What kind of incidentals do you sell?
It varies from store to store. As for NYC, you'll soon find out, it's just a few months until we open.
What is the status of the Williamsburg branch of Rough Trade that we’ve been hearing about in "Waiting for Godot"terms?
It's been a few years since we decided W'burg was our next store location. I can verify that the spirit of 'Cripplebush' (old Brooklyn town) lives on, with swamp-like bureaucracy making settling a wearisome, crippling task. Having said that, I'm pleased to say the end is now in sight, and we expect to open toward the end of the summer, start of fall. We've done a lot of work already, but there's an intense final phase left to go. One thing that has kept us going has been the affection, excitement and support we've received by everyone who's so far been involved and party to the project, from our local Community Board, right up to the Majors office.

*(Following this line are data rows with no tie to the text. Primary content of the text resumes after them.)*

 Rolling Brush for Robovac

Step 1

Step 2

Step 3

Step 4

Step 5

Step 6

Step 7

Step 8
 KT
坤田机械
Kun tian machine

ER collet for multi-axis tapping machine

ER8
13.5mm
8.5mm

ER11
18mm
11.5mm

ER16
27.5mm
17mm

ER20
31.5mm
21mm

What will the new store feature?
The past, present and future of music retail, served up steaming hot, with an aroma of excitement that wafts across not just the East River, but across the continent.
What about food and a venue that we've been hearing about?

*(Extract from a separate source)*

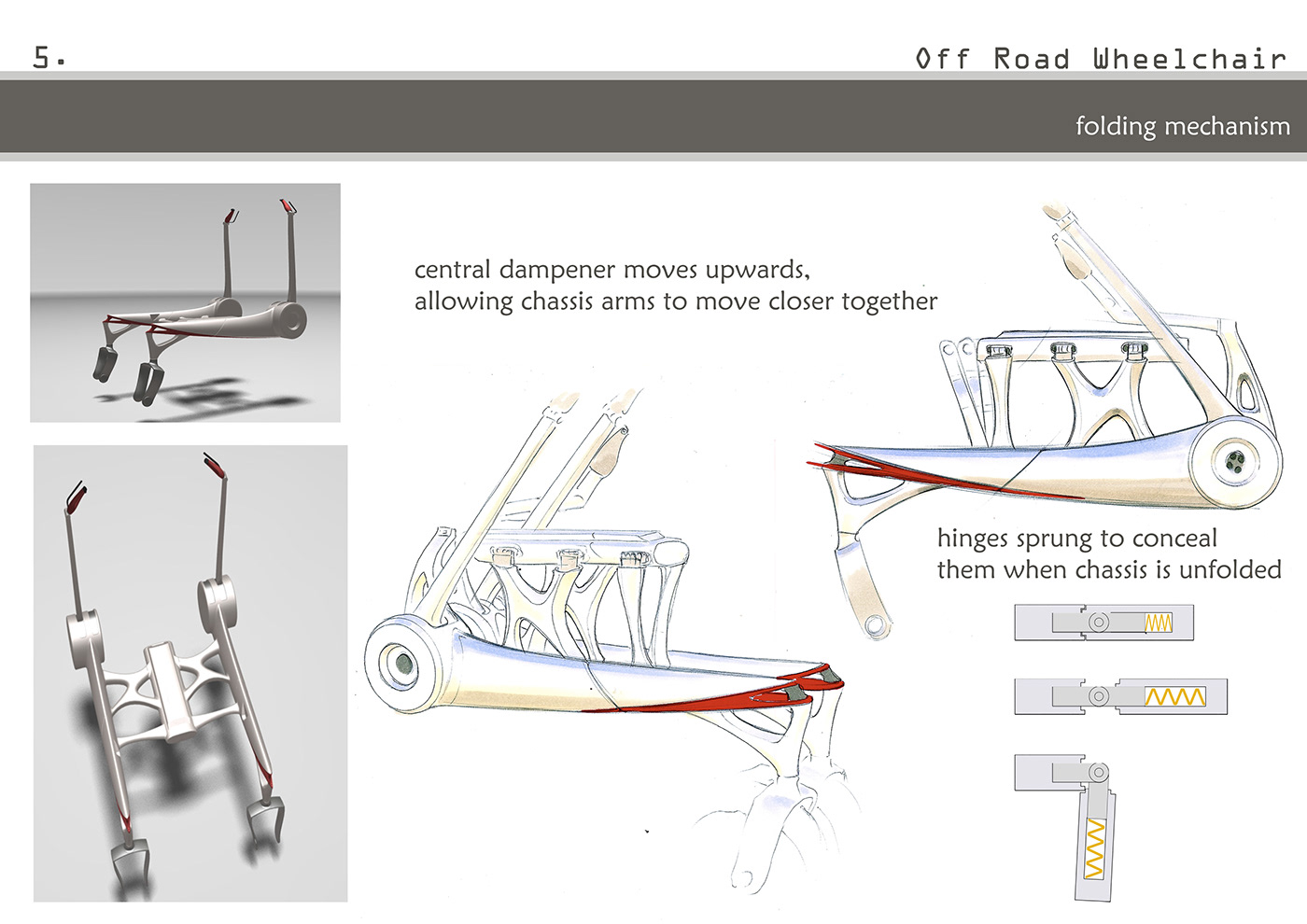 5.

Off Road Wheelchair

folding mechanism

central dampener moves upwards, allowing chassis arms to move closer together

hinges sprung to conceal them when chassis is unfolded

There are plenty of exciting features, details of which we'll release as we approach opening. Follow @roughtrade for updates.
What's your take on Williamsburg's Sound Fix closing on Record Store Day?
When you glance at the flotsam and jetsam of store closures, music or otherwise, the words of the great American essayist, John Burroughs, come to mind: "a man can fail many times, but he isn't a failure until he begins to blame somebody else." That may seem harsh, but success more often than not comes from recognising the opportunity in difficulty.
What's your advice for people looking to get into music retail?
To anyone considering a vocation in music retail, spare a moment to marvel at Pieter Bruegel's The Fall of Icarus, the subject of W.H.Auden's wonderful poem Musee des Beaux Arts. The subversive implication behind it being that if you don't like the history that's given to you, get on with creating your own.